PROMPT -
Copy out the lines of the records below, and only those lines, from the one with "common name: mouse" through the one with "family: Erinaceidae", exactly as they appear.
** Opening EXTRACTED INFORMATION block **
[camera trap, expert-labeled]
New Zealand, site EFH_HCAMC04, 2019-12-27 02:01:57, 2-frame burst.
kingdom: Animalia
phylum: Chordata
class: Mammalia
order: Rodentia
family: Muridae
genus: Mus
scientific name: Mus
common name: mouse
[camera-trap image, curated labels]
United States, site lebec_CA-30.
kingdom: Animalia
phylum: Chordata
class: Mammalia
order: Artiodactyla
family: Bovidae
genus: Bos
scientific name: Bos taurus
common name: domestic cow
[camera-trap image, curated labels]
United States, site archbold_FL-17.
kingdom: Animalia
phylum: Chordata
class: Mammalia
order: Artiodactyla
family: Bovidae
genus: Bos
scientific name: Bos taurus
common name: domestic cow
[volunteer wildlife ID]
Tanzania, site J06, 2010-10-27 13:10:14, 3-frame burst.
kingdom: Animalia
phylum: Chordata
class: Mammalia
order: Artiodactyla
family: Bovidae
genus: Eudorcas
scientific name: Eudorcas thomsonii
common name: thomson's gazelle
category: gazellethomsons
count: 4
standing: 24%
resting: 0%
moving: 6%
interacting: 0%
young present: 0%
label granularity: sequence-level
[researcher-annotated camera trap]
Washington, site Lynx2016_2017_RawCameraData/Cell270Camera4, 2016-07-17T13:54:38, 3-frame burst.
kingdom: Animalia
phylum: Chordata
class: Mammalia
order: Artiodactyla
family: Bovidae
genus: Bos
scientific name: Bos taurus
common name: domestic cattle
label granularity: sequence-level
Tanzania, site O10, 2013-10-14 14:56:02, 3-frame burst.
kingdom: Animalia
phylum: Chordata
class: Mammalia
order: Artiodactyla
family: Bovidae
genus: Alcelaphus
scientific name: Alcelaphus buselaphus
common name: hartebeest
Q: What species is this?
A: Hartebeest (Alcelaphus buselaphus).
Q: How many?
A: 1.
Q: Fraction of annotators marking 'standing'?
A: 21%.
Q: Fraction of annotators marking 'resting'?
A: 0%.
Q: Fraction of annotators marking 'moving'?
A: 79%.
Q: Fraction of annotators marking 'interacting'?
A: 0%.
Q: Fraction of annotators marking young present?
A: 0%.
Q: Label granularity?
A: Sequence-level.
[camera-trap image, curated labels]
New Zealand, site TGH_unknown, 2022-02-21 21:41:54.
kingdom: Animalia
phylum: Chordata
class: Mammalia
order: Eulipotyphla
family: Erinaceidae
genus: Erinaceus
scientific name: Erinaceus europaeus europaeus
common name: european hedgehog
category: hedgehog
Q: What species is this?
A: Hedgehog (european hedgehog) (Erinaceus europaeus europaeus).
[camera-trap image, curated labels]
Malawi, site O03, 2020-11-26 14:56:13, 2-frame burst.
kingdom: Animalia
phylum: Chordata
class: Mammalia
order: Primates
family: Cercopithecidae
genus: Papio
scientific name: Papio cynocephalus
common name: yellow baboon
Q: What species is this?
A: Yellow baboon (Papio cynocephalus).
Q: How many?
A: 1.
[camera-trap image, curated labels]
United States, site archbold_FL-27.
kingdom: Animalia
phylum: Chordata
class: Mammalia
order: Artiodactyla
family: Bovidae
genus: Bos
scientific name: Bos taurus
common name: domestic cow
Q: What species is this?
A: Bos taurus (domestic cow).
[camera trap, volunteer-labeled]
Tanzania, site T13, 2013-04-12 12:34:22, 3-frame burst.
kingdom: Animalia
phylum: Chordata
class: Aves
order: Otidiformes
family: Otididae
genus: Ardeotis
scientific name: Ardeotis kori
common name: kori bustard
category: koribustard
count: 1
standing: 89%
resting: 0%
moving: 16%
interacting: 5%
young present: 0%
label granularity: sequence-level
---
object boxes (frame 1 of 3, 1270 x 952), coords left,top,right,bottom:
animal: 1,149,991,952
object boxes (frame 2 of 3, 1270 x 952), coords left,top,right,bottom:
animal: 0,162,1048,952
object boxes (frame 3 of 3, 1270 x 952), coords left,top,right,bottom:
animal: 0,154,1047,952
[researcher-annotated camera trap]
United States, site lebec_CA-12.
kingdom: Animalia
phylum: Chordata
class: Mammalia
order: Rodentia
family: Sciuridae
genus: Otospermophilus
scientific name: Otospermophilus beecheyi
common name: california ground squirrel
** Closing EXTRACTED INFORMATION block **
EXERCISE RESPONSE -
common name: mouse
[camera-trap image, curated labels]
United States, site lebec_CA-30.
kingdom: Animalia
phylum: Chordata
class: Mammalia
order: Artiodactyla
family: Bovidae
genus: Bos
scientific name: Bos taurus
common name: domestic cow
[camera-trap image, curated labels]
United States, site archbold_FL-17.
kingdom: Animalia
phylum: Chordata
class: Mammalia
order: Artiodactyla
family: Bovidae
genus: Bos
scientific name: Bos taurus
common name: domestic cow
[volunteer wildlife ID]
Tanzania, site J06, 2010-10-27 13:10:14, 3-frame burst.
kingdom: Animalia
phylum: Chordata
class: Mammalia
order: Artiodactyla
family: Bovidae
genus: Eudorcas
scientific name: Eudorcas thomsonii
common name: thomson's gazelle
category: gazellethomsons
count: 4
standing: 24%
resting: 0%
moving: 6%
interacting: 0%
young present: 0%
label granularity: sequence-level
[researcher-annotated camera trap]
Washington, site Lynx2016_2017_RawCameraData/Cell270Camera4, 2016-07-17T13:54:38, 3-frame burst.
kingdom: Animalia
phylum: Chordata
class: Mammalia
order: Artiodactyla
family: Bovidae
genus: Bos
scientific name: Bos taurus
common name: domestic cattle
label granularity: sequence-level
Tanzania, site O10, 2013-10-14 14:56:02, 3-frame burst.
kingdom: Animalia
phylum: Chordata
class: Mammalia
order: Artiodactyla
family: Bovidae
genus: Alcelaphus
scientific name: Alcelaphus buselaphus
common name: hartebeest
Q: What species is this?
A: Hartebeest (Alcelaphus buselaphus).
Q: How many?
A: 1.
Q: Fraction of annotators marking 'standing'?
A: 21%.
Q: Fraction of annotators marking 'resting'?
A: 0%.
Q: Fraction of annotators marking 'moving'?
A: 79%.
Q: Fraction of annotators marking 'interacting'?
A: 0%.
Q: Fraction of annotators marking young present?
A: 0%.
Q: Label granularity?
A: Sequence-level.
[camera-trap image, curated labels]
New Zealand, site TGH_unknown, 2022-02-21 21:41:54.
kingdom: Animalia
phylum: Chordata
class: Mammalia
order: Eulipotyphla
family: Erinaceidae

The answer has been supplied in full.